Start of Supplied material

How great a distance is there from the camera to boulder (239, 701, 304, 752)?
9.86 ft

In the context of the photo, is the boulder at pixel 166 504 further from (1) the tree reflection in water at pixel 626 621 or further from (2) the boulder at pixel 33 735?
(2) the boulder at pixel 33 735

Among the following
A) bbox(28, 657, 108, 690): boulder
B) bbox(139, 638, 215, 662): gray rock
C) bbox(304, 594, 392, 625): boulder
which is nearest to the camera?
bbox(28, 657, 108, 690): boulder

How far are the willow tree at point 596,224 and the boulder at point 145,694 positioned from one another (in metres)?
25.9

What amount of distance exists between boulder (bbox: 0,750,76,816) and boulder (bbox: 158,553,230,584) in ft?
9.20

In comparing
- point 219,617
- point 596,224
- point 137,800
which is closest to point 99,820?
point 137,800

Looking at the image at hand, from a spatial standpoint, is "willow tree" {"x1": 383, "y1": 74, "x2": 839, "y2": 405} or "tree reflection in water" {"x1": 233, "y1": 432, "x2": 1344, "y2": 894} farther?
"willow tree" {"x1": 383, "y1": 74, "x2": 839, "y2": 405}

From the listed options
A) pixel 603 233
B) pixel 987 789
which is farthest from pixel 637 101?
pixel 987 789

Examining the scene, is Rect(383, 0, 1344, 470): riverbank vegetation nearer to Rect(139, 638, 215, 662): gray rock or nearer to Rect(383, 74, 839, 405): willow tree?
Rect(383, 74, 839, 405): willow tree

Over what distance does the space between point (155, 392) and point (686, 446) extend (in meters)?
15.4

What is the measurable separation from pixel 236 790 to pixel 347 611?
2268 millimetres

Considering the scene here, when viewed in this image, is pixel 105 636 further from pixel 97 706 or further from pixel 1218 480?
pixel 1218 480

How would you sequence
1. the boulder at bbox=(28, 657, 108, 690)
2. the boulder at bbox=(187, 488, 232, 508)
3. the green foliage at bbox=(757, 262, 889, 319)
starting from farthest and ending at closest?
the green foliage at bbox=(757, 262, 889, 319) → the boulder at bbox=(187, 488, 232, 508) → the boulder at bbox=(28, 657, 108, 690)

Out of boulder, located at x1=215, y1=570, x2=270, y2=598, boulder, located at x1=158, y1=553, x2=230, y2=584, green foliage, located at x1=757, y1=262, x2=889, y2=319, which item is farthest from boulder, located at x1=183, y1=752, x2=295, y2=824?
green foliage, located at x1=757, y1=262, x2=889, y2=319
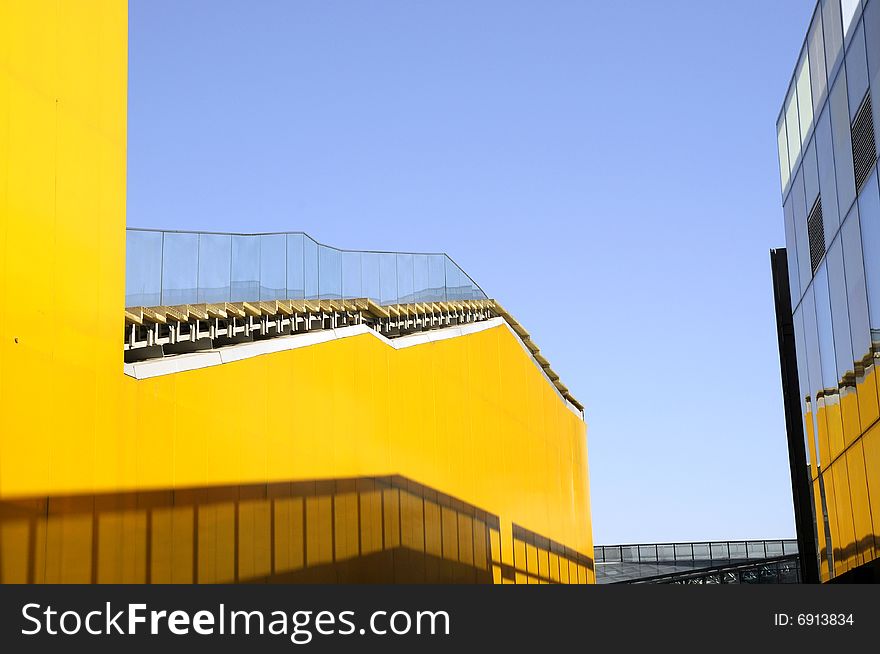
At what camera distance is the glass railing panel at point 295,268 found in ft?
81.8

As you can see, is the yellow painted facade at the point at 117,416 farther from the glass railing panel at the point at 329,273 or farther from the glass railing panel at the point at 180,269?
the glass railing panel at the point at 180,269

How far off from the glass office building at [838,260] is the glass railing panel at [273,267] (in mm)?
10688

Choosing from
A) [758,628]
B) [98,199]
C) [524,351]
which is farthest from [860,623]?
[524,351]

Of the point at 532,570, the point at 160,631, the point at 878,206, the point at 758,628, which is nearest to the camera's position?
the point at 160,631

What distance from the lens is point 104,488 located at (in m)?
15.4

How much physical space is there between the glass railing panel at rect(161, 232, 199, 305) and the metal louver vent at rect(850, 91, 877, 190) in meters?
11.6

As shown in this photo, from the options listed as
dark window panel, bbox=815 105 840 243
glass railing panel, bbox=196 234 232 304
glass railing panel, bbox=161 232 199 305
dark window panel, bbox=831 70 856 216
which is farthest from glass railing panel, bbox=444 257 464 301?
dark window panel, bbox=831 70 856 216

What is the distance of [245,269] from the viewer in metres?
23.5

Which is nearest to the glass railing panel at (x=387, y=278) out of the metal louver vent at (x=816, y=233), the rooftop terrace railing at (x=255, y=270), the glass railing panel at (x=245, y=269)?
the rooftop terrace railing at (x=255, y=270)

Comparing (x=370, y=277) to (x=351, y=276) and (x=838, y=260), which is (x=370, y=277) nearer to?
(x=351, y=276)

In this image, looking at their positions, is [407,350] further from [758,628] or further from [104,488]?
[758,628]

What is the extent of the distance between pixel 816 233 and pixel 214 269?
12204mm

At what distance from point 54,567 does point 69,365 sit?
2.40 m

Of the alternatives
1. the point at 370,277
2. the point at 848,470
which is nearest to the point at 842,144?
the point at 848,470
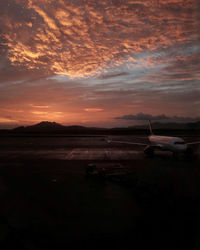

End of Supplied material

[Exercise directions] Return all of the records above word for word, omitting the pictures.

[Completed exercise]
How great a distance is there from the camera to boulder (239, 701, 304, 752)?
9.86 ft

In the context of the photo, is the boulder at pixel 166 504 further from (1) the tree reflection in water at pixel 626 621 or further from (2) the boulder at pixel 33 735?
(2) the boulder at pixel 33 735

Among the following
A) bbox(28, 657, 108, 690): boulder
B) bbox(139, 638, 215, 662): gray rock
C) bbox(304, 594, 392, 625): boulder
which is nearest to the camera?
bbox(28, 657, 108, 690): boulder

How far are the willow tree at point 596,224 and the boulder at point 145,694 positioned from one another (in metres)?
25.9

What amount of distance exists between boulder (bbox: 0,750,76,816) and boulder (bbox: 158,553,230,584) in ft?
9.20

In comparing
- point 219,617
- point 596,224
- point 137,800
which is closest to point 99,820?
point 137,800

Looking at the image at hand, from a spatial standpoint, is "willow tree" {"x1": 383, "y1": 74, "x2": 839, "y2": 405} or "tree reflection in water" {"x1": 233, "y1": 432, "x2": 1344, "y2": 894} farther?
"willow tree" {"x1": 383, "y1": 74, "x2": 839, "y2": 405}

From the listed options
A) pixel 603 233
B) pixel 987 789
which is farthest from pixel 637 101?
pixel 987 789

Examining the scene, is Rect(383, 0, 1344, 470): riverbank vegetation nearer to Rect(139, 638, 215, 662): gray rock or nearer to Rect(383, 74, 839, 405): willow tree?
Rect(383, 74, 839, 405): willow tree

Over what distance does the space between point (155, 392) and point (686, 446) extend (in meters)?
15.4

What is the measurable separation from pixel 236 790 to pixel 347 611?
2268 millimetres

Considering the scene here, when viewed in this image, is pixel 105 636 further from pixel 97 706 or further from pixel 1218 480?
pixel 1218 480

How would you sequence
1. the boulder at bbox=(28, 657, 108, 690)
2. the boulder at bbox=(187, 488, 232, 508)
3. the green foliage at bbox=(757, 262, 889, 319)
starting from farthest and ending at closest?
the green foliage at bbox=(757, 262, 889, 319) → the boulder at bbox=(187, 488, 232, 508) → the boulder at bbox=(28, 657, 108, 690)

Out of boulder, located at x1=215, y1=570, x2=270, y2=598, boulder, located at x1=158, y1=553, x2=230, y2=584, green foliage, located at x1=757, y1=262, x2=889, y2=319, which item is farthest from boulder, located at x1=183, y1=752, x2=295, y2=824?
green foliage, located at x1=757, y1=262, x2=889, y2=319
At what camera distance is the glass railing panel at point 295,268 found in ft?
81.8

As you can see, is the yellow painted facade at the point at 117,416 farther from the glass railing panel at the point at 329,273 or farther from the glass railing panel at the point at 180,269?
the glass railing panel at the point at 180,269

How far off from the glass office building at [838,260] is the glass railing panel at [273,267] (in mm)?
10688

Choosing from
A) [758,628]
B) [98,199]
C) [524,351]
which is farthest from [860,623]?
[524,351]

Of the point at 532,570, the point at 160,631, the point at 878,206, the point at 758,628, which is nearest to the camera's position?
the point at 160,631

What distance from the lens is point 104,488 located at (in m)?
15.4

How much physical space is there between the glass railing panel at rect(161, 232, 199, 305) and the metal louver vent at rect(850, 91, 877, 190) in meters?
11.6

As shown in this photo, from the options listed as
dark window panel, bbox=815 105 840 243
glass railing panel, bbox=196 234 232 304
glass railing panel, bbox=161 232 199 305
dark window panel, bbox=831 70 856 216
which is farthest from glass railing panel, bbox=444 257 464 301?
dark window panel, bbox=831 70 856 216

What is the distance of [245,269] from the viewer in metres?
23.5

Which is nearest to the glass railing panel at (x=387, y=278) out of the metal louver vent at (x=816, y=233), the rooftop terrace railing at (x=255, y=270), the glass railing panel at (x=245, y=269)?
the rooftop terrace railing at (x=255, y=270)

Comparing (x=370, y=277) to (x=351, y=276) and (x=838, y=260), which is (x=370, y=277) nearer to?
(x=351, y=276)

In this image, looking at their positions, is [407,350] further from [758,628] or further from [104,488]?
[758,628]

What is the extent of the distance between pixel 816 233 and pixel 214 269?
12204mm

At what distance from point 54,567 does point 69,365 sit?
2.40 m

Of the alternatives
1. the point at 370,277
2. the point at 848,470
which is nearest to the point at 842,144?
the point at 848,470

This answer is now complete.